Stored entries
***

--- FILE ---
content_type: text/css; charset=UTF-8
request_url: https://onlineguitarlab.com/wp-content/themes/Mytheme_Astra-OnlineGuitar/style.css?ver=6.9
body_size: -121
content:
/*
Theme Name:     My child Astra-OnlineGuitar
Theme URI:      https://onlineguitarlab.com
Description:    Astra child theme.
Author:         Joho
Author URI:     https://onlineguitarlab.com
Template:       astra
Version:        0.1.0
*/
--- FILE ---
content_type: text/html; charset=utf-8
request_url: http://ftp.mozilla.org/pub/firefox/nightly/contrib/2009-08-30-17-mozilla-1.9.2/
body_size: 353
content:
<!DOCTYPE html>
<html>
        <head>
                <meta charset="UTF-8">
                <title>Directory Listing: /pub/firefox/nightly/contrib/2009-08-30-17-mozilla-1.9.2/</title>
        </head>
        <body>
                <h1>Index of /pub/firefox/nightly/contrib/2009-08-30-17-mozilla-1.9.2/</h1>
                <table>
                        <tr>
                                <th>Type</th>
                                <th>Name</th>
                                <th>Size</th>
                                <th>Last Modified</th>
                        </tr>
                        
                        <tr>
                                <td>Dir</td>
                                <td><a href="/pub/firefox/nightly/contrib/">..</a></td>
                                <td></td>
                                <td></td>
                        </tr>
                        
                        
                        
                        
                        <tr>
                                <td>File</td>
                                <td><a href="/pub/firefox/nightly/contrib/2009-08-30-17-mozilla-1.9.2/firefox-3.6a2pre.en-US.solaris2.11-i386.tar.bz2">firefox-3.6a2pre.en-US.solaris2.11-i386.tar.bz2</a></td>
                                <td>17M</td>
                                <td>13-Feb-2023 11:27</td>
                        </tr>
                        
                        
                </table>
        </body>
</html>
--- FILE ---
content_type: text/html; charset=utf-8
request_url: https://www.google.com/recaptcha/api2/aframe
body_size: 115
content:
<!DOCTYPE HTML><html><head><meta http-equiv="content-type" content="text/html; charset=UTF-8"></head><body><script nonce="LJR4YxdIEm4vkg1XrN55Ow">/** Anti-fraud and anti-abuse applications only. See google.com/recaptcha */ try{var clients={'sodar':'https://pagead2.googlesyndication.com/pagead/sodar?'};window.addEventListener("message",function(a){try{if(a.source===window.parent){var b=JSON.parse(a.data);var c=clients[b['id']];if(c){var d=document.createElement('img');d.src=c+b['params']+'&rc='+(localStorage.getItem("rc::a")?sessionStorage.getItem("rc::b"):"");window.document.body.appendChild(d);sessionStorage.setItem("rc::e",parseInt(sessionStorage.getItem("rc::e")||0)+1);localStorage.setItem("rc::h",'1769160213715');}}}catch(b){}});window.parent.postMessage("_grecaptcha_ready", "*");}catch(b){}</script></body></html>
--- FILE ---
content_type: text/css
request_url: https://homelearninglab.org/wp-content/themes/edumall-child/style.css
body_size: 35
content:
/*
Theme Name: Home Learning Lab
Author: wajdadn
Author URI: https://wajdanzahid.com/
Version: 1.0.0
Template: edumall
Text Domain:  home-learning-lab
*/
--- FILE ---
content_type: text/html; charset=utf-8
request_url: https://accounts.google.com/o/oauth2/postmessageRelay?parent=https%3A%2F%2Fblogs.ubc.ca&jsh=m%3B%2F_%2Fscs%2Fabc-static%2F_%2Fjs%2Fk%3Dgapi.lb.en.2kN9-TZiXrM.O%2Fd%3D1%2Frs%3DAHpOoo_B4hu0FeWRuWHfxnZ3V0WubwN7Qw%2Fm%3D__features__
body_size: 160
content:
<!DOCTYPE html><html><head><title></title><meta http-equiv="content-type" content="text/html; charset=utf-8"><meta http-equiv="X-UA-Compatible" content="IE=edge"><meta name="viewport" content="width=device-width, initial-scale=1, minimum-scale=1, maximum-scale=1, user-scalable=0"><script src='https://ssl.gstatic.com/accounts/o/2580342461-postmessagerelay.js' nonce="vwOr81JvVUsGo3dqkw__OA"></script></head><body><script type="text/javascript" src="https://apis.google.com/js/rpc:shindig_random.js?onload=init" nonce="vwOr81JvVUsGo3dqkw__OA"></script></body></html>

***

PROBLEM DESCRIPTION: Print the entries once more, identical in every line.

RESULT OF THE EXERCISE:
--- FILE ---
content_type: text/css; charset=UTF-8
request_url: https://onlineguitarlab.com/wp-content/themes/Mytheme_Astra-OnlineGuitar/style.css?ver=6.9
body_size: -121
content:
/*
Theme Name:     My child Astra-OnlineGuitar
Theme URI:      https://onlineguitarlab.com
Description:    Astra child theme.
Author:         Joho
Author URI:     https://onlineguitarlab.com
Template:       astra
Version:        0.1.0
*/
--- FILE ---
content_type: text/html; charset=utf-8
request_url: http://ftp.mozilla.org/pub/firefox/nightly/contrib/2009-08-30-17-mozilla-1.9.2/
body_size: 353
content:
<!DOCTYPE html>
<html>
        <head>
                <meta charset="UTF-8">
                <title>Directory Listing: /pub/firefox/nightly/contrib/2009-08-30-17-mozilla-1.9.2/</title>
        </head>
        <body>
                <h1>Index of /pub/firefox/nightly/contrib/2009-08-30-17-mozilla-1.9.2/</h1>
                <table>
                        <tr>
                                <th>Type</th>
                                <th>Name</th>
                                <th>Size</th>
                                <th>Last Modified</th>
                        </tr>
                        
                        <tr>
                                <td>Dir</td>
                                <td><a href="/pub/firefox/nightly/contrib/">..</a></td>
                                <td></td>
                                <td></td>
                        </tr>
                        
                        
                        
                        
                        <tr>
                                <td>File</td>
                                <td><a href="/pub/firefox/nightly/contrib/2009-08-30-17-mozilla-1.9.2/firefox-3.6a2pre.en-US.solaris2.11-i386.tar.bz2">firefox-3.6a2pre.en-US.solaris2.11-i386.tar.bz2</a></td>
                                <td>17M</td>
                                <td>13-Feb-2023 11:27</td>
                        </tr>
                        
                        
                </table>
        </body>
</html>
--- FILE ---
content_type: text/html; charset=utf-8
request_url: https://www.google.com/recaptcha/api2/aframe
body_size: 115
content:
<!DOCTYPE HTML><html><head><meta http-equiv="content-type" content="text/html; charset=UTF-8"></head><body><script nonce="LJR4YxdIEm4vkg1XrN55Ow">/** Anti-fraud and anti-abuse applications only. See google.com/recaptcha */ try{var clients={'sodar':'https://pagead2.googlesyndication.com/pagead/sodar?'};window.addEventListener("message",function(a){try{if(a.source===window.parent){var b=JSON.parse(a.data);var c=clients[b['id']];if(c){var d=document.createElement('img');d.src=c+b['params']+'&rc='+(localStorage.getItem("rc::a")?sessionStorage.getItem("rc::b"):"");window.document.body.appendChild(d);sessionStorage.setItem("rc::e",parseInt(sessionStorage.getItem("rc::e")||0)+1);localStorage.setItem("rc::h",'1769160213715');}}}catch(b){}});window.parent.postMessage("_grecaptcha_ready", "*");}catch(b){}</script></body></html>
--- FILE ---
content_type: text/css
request_url: https://homelearninglab.org/wp-content/themes/edumall-child/style.css
body_size: 35
content:
/*
Theme Name: Home Learning Lab
Author: wajdadn
Author URI: https://wajdanzahid.com/
Version: 1.0.0
Template: edumall
Text Domain:  home-learning-lab
*/
--- FILE ---
content_type: text/html; charset=utf-8
request_url: https://accounts.google.com/o/oauth2/postmessageRelay?parent=https%3A%2F%2Fblogs.ubc.ca&jsh=m%3B%2F_%2Fscs%2Fabc-static%2F_%2Fjs%2Fk%3Dgapi.lb.en.2kN9-TZiXrM.O%2Fd%3D1%2Frs%3DAHpOoo_B4hu0FeWRuWHfxnZ3V0WubwN7Qw%2Fm%3D__features__
body_size: 160
content:
<!DOCTYPE html><html><head><title></title><meta http-equiv="content-type" content="text/html; charset=utf-8"><meta http-equiv="X-UA-Compatible" content="IE=edge"><meta name="viewport" content="width=device-width, initial-scale=1, minimum-scale=1, maximum-scale=1, user-scalable=0"><script src='https://ssl.gstatic.com/accounts/o/2580342461-postmessagerelay.js' nonce="vwOr81JvVUsGo3dqkw__OA"></script></head><body><script type="text/javascript" src="https://apis.google.com/js/rpc:shindig_random.js?onload=init" nonce="vwOr81JvVUsGo3dqkw__OA"></script></body></html>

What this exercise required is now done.